Thursday, November 2, 2017
Regency Ballroom (Hyatt Regency Chicago)

*Names in bold indicate Presenter

Tammi L Slovinsky, Virginia Commonwealth University


On April 4, 2011, the U.S. Department of Education issued a Dear Colleague Letter on campus sexual assault reaffirming the intent of Title IX, the 1972 law that prohibits discrimination on the basis of sex under any education program or activity receiving federal financial assistance. Since that time, increased public scrutiny and legislative action has led to corresponding institutional changes on college campuses. These developments include the formalization of campus investigations and adjudications, the development of campus coordinating committees and expanded support mechanisms for victims. In Virginia, laws passed in 2015 require notification to both the local jurisdiction’s law enforcement agency and prosecutors’ offices of certain sexual assault offenses reported to colleges and universities and transcript notations. To date, no research exists on how prosecutors, who provide the gateway to justice, make sense of and navigate these emerging developments when making decisions about cases.
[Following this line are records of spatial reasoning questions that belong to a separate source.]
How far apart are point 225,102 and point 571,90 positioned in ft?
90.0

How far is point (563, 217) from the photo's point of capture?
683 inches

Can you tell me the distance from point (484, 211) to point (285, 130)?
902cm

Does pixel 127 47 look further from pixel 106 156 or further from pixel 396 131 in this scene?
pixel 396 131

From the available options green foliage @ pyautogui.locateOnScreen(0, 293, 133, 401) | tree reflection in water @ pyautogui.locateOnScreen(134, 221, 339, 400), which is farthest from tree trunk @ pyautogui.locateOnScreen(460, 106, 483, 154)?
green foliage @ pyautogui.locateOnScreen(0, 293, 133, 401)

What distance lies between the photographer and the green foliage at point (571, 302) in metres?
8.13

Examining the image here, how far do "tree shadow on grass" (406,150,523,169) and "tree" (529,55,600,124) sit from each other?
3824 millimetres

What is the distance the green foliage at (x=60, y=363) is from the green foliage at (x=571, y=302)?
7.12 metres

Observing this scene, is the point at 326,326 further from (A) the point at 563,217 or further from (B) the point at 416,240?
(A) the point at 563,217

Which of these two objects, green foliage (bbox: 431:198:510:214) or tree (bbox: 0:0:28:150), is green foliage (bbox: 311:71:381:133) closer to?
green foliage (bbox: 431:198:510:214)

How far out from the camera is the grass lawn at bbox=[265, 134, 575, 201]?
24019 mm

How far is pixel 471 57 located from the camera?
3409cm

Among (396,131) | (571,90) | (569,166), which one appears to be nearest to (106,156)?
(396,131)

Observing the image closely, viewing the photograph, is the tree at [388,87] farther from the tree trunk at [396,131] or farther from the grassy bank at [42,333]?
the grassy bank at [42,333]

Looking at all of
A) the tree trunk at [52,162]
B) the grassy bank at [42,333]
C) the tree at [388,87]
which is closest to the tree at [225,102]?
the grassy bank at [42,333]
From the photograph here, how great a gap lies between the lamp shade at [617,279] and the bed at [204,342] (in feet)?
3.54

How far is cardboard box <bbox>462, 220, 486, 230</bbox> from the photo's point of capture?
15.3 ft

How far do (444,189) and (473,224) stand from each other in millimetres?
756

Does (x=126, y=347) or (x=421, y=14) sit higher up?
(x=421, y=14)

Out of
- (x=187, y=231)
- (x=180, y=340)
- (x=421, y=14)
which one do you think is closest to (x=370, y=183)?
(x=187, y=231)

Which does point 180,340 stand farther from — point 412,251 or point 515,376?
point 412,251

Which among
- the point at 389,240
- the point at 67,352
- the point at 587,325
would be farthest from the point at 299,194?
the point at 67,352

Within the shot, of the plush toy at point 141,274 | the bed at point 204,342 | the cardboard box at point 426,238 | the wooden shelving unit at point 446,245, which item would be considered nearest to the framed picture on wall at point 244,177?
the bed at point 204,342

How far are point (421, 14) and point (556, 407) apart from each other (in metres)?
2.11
The present study will help to fill that void by using inductive qualitative methods through a symbolic interactionism theoretical framework. Data will be collected via in-depth interviews with prosecutors across Virginia to examine how they create meaning based on case elements in campus sexual assault cases including legal considerations and victim and offender characteristics, as well as their perceptions of the influence of internal and external relationships on their decision-making. Data will be coded and analyzed using a modified grounded theory approach. Results will inform the development of public policy to ultimately improve practice and information sharing processes in both campus and criminal justice-prosecution systems.